EXERCISE TASK — In the post about GOODS persistence, copy everything from "Development cycle using" down to "sub 1 class.", swapping every "Foo sub 1" for "FooOld".

## start READING PASSAGE

Development cycle using GOODS for persistence

Avi Bryant avi at beta4.com
Tue Oct 19 14:18:09 UTC 2004


On Oct 19, 2004, at 4:00 PM, John Pierce wrote:
>
> On the other hand, when loading instances of Foo from the database at
> some point in the future, if Foo sub 1 no longer equals Foo in the
> System Dictionary, then Foo sub 1 is reconstituted (but not loaded in
> the global System Dictionary??) and the Foo instances become new
> instances of this nameless Foo sub 1 class.
>
> I guess equality between classes could be defined as their instVars
> (shape of class) are identical (or compatible).  I'd also probably
> include comparison of the method dictionaries in my definition of
> equality and if behavior has changed then the classes are no longer
> equal.
>
> At this point I am less concerned about exact definition of equality
> here -- it could be a loading strategy applied by the developer in a
> specific situation that suits his purposes.
>
> Anyways, I have this notion in my head that *not* having to migrate
> instances of objects every time we change classes could be a very
> enabling development mode to be in.

## end READING PASSAGE
## start DATA EXTRACT

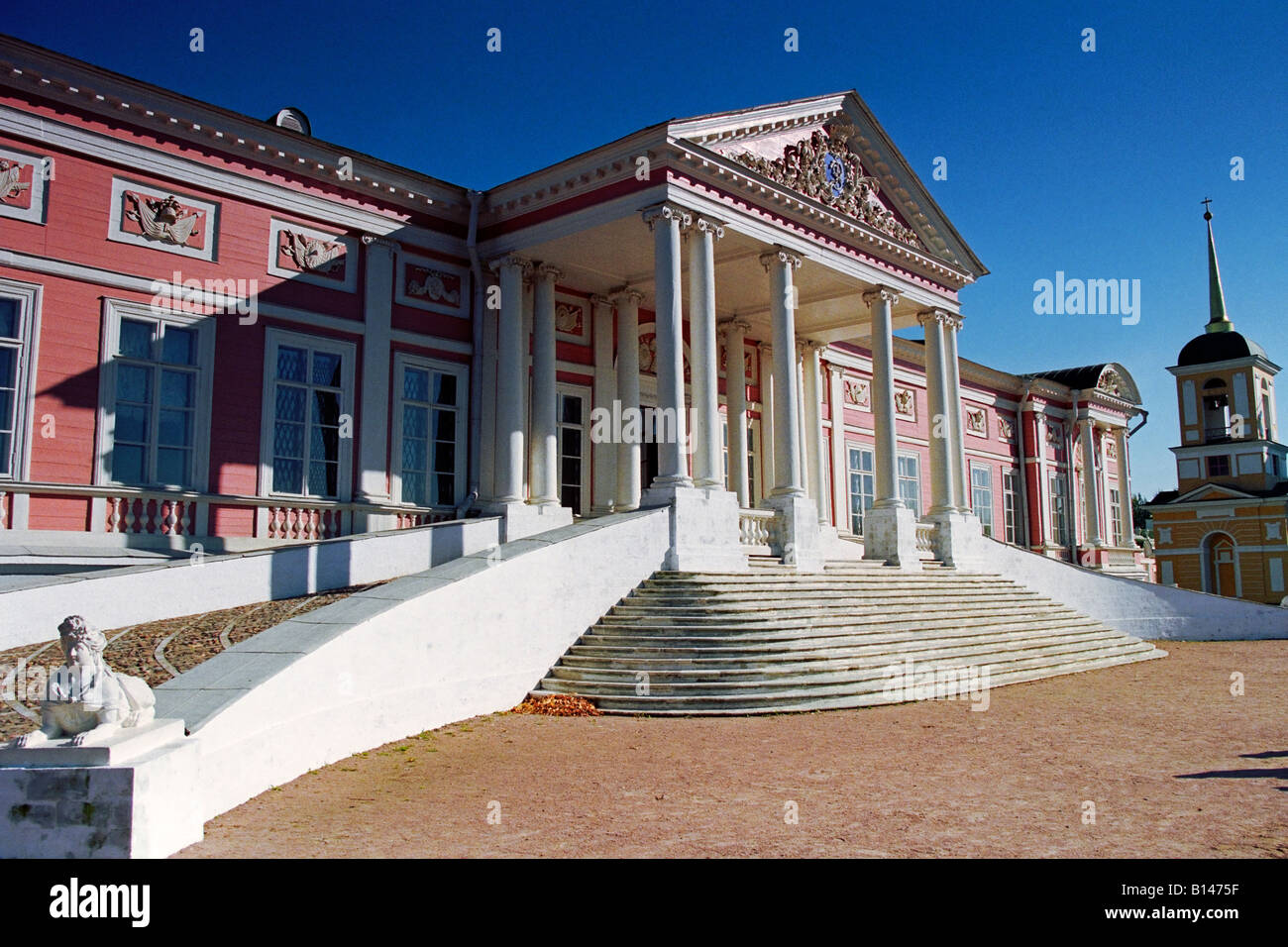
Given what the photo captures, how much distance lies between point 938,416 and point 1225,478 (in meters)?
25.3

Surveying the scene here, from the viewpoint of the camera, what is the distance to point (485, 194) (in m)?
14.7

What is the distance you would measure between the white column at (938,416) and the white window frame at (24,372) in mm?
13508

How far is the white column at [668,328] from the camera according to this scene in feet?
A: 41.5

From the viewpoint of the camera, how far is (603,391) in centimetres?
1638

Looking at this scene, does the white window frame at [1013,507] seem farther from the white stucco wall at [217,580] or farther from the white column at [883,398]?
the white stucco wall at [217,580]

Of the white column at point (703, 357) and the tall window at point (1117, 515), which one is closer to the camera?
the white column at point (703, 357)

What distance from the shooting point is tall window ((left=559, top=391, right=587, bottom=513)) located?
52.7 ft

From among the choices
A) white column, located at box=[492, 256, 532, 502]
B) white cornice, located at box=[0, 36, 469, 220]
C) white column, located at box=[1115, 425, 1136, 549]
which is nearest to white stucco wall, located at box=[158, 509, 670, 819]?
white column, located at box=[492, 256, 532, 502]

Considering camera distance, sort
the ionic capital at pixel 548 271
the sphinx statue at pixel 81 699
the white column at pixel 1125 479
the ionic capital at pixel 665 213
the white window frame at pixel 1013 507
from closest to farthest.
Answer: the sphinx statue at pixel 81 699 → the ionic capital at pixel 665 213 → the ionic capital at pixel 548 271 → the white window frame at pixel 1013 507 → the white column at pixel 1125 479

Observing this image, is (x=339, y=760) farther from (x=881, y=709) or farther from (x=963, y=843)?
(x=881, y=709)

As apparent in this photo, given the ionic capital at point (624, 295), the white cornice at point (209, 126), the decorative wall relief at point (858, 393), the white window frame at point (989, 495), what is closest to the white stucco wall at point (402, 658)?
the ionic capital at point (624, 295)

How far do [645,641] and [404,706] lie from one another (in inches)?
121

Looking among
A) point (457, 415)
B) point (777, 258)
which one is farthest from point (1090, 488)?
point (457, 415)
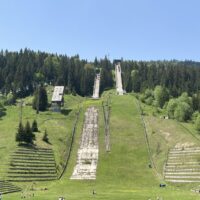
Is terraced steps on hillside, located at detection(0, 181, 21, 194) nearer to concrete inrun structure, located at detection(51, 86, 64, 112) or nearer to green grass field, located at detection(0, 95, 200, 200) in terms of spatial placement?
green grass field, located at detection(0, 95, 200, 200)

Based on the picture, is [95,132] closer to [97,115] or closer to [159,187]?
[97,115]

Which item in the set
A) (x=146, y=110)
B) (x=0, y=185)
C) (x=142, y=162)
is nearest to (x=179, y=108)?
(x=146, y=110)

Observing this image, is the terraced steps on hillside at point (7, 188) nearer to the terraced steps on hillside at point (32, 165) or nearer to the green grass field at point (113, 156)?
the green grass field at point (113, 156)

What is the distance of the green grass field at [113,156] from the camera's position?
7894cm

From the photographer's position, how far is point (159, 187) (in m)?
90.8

## end DATA EXTRACT

SOLUTION FOR THIS PROBLEM —
Development cycle using GOODS for persistence

Avi Bryant avi at beta4.com
Tue Oct 19 14:18:09 UTC 2004


On Oct 19, 2004, at 4:00 PM, John Pierce wrote:
>
> On the other hand, when loading instances of Foo from the database at
> some point in the future, if FooOld no longer equals Foo in the
> System Dictionary, then FooOld is reconstituted (but not loaded in
> the global System Dictionary??) and the Foo instances become new
> instances of this nameless FooOld class.